The spectacle, however, does not end with the murder. Geoffrey Fieger, the attorney representing the Amedures in their civil suit against Warner Media (the producers of The Jenny Jones Show), further sensationalises the case with a string of flamboyant media appearances. Here’s where it gets too meta for words — we learn that Court TV, the network that accounted for a lot of Fieger’s theatrics, was owned by Warner Media at the time. As Fieger explains in a fresh interview he shot for Trial by Media, Warner Media was “making a fortune” off its own impending defeat in court.

The moral of the story is that there are no absolute heroes in a story like this one. Jenny Jones and her producers were by no means blameless (morally, if not legally). But many viewers will also be disgusted by Fieger’s visible glee as he reminisces about savaging Jones on the stand (“You used these people for profit, didn’t you, Ms Jones? How would you feel if I were to express a sexual fantasy about you on the air?”).

Another episode follows the criminal and civil trials of Bernard Goetz, who shot and injured four black teenagers. The fourth in the series is on Richard Scrushy, a healthcare company founder convicted of money laundering, extortion, obstruction of justice, racketeering and bribery.

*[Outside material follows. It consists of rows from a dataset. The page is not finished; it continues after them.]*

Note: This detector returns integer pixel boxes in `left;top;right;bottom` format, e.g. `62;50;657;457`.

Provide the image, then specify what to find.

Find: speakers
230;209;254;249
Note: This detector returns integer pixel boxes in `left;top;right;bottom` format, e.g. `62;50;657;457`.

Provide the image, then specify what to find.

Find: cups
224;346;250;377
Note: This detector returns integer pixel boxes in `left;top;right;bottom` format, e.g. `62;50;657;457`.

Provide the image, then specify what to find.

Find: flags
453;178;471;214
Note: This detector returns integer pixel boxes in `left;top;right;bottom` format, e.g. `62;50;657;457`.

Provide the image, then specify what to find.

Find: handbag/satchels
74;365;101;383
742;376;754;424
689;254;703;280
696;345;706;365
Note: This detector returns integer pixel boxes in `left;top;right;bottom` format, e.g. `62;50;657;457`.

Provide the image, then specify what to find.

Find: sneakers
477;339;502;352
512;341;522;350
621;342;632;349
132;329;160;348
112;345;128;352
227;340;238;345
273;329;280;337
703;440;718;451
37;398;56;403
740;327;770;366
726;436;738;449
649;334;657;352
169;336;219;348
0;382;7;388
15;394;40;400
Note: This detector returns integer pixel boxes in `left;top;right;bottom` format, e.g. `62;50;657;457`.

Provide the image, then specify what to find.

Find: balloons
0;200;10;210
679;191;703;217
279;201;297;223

As is inevitably the case for documentaries about the American criminal justice system, racism plays a major role in at least three of the six shows. Reverend Al Sharpton, himself no stranger to the spectacular society, makes an appearance in the second and third trials. Over the last four decades or so, Sharpton has been one of the most visible faces on American television, especially as an advocate for the African-American community. His critics say that Sharpton’s signature polemic style and his dramatic flair often end up eclipsing the matter at hand.

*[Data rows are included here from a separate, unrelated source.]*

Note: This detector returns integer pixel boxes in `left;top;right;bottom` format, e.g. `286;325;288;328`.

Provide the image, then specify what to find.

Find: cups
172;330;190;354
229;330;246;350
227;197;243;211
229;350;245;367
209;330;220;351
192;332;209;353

However, Trial by Media portrays him as a canny, self-aware activist who uses the spectacle strategically. “You have to find ways of staying in the news cycle if you want to push the button on issues,” insists Sharpton in the third case, based on the 1999 killing of Amadou Diallo, a New York-based Guinean immigrant shot 41 times by four plain-clothes police officers outside his apartment after they thought he had a weapon (he didn’t). We see how Sharpton and Frankie Edozien, a Nigerian-American journalist, help bring the public’s attention to this case. The officers are indicted on second-degree murder charges. However, in a sequence of events that sums up the state of race relations in the US, a court orders the trial to be shifted from Harlem (19 per cent white) to Albany (89 per cent white), over 100 miles away. Ten out of 12 Albany jurors are white, and all four accused officers are acquitted.

In 2008, in the Boston Legal episode ‘Tabloid Nation’, Shore tears into the ethically bankrupt TV media during his closing remarks. “A tragedy occurred here, a woman was killed, but for the show, the real tragedy was that the killing didn’t happen on the show!” Trial by Media is a painful reminder that Shore’s cynical fantasy may well come true one day.